_GIVEN PROBLEM_. Rewrite the lines from the start of the records through the line containing "12.7 meters" as a Markdown table with columns named No. and Text. Give each line its own numbered row and skip blank lines.

Some records
----------------------------------------

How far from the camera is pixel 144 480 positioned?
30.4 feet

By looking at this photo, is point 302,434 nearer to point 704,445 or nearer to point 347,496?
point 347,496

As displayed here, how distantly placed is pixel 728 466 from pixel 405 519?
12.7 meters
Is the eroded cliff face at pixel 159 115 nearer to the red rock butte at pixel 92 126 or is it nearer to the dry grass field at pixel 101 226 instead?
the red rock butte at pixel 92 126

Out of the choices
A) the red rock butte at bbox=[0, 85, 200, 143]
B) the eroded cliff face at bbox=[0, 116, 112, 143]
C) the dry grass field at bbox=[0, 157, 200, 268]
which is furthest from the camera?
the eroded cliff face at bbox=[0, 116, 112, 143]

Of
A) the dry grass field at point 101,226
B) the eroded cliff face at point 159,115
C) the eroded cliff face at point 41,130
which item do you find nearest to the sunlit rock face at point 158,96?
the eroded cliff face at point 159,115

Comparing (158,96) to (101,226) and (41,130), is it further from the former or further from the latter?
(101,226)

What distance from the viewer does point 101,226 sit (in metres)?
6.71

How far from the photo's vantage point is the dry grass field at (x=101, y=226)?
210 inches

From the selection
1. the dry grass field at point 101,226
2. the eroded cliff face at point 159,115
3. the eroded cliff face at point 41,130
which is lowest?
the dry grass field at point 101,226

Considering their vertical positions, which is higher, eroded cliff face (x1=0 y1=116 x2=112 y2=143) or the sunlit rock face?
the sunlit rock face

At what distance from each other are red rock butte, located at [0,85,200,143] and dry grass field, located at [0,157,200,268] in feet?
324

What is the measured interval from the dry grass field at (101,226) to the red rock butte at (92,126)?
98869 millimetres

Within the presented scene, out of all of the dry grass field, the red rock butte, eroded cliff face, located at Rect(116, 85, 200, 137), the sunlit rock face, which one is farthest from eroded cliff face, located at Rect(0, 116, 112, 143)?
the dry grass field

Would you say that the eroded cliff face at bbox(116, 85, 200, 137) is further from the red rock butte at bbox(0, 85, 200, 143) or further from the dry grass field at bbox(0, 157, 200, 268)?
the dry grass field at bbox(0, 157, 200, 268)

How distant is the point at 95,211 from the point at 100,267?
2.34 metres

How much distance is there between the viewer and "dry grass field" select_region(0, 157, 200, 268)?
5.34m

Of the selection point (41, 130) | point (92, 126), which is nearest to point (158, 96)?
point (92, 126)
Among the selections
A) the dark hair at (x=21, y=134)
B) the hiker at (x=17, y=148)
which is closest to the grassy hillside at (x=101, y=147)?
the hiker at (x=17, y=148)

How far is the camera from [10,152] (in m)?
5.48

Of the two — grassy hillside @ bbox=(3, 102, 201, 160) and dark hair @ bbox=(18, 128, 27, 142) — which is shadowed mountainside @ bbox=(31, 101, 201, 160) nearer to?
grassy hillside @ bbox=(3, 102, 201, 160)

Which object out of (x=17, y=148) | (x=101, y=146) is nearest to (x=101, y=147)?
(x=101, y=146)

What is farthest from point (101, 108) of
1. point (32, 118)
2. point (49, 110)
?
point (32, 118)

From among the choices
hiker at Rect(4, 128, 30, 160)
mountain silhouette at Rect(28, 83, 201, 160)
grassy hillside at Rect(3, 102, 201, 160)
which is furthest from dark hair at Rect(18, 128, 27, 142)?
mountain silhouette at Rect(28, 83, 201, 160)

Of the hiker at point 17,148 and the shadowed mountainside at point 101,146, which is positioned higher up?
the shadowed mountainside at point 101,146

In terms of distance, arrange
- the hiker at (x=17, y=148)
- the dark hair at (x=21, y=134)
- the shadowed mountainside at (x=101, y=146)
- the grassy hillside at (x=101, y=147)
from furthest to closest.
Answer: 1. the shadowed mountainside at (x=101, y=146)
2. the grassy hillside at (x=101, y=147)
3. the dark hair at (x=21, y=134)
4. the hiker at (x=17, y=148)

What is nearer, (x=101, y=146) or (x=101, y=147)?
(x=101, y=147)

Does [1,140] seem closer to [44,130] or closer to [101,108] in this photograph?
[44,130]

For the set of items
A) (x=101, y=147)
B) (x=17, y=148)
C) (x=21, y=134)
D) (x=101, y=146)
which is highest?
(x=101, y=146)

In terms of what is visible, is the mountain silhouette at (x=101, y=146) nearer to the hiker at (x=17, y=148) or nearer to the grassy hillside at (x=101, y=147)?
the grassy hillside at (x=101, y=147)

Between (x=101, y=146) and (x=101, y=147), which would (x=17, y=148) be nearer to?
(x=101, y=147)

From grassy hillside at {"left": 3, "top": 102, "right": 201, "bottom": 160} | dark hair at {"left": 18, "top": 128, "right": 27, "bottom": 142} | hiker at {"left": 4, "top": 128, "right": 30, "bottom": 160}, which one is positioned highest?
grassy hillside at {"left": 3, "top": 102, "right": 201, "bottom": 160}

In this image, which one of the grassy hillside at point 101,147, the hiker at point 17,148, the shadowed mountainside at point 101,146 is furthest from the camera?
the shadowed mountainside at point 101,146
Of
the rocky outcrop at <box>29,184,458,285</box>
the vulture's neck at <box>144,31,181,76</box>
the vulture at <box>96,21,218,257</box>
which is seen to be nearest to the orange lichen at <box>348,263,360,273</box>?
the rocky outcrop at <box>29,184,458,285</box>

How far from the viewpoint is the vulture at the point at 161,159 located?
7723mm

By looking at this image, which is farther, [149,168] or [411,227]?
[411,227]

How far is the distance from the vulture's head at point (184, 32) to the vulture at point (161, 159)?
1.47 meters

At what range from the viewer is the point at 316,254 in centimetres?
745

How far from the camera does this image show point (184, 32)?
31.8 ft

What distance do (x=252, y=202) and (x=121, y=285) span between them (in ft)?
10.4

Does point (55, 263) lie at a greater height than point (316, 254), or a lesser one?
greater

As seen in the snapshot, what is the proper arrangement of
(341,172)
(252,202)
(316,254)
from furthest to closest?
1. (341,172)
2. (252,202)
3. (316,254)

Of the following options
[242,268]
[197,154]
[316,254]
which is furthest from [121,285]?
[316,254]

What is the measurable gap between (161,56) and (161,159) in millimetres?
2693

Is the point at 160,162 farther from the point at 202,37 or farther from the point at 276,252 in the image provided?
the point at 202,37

----------------------------------------

_REPLY_.
| No. | Text |
|---|---|
| 1 | How far from the camera is pixel 144 480 positioned? |
| 2 | 30.4 feet |
| 3 | By looking at this photo, is point 302,434 nearer to point 704,445 or nearer to point 347,496? |
| 4 | point 347,496 |
| 5 | As displayed here, how distantly placed is pixel 728 466 from pixel 405 519? |
| 6 | 12.7 meters |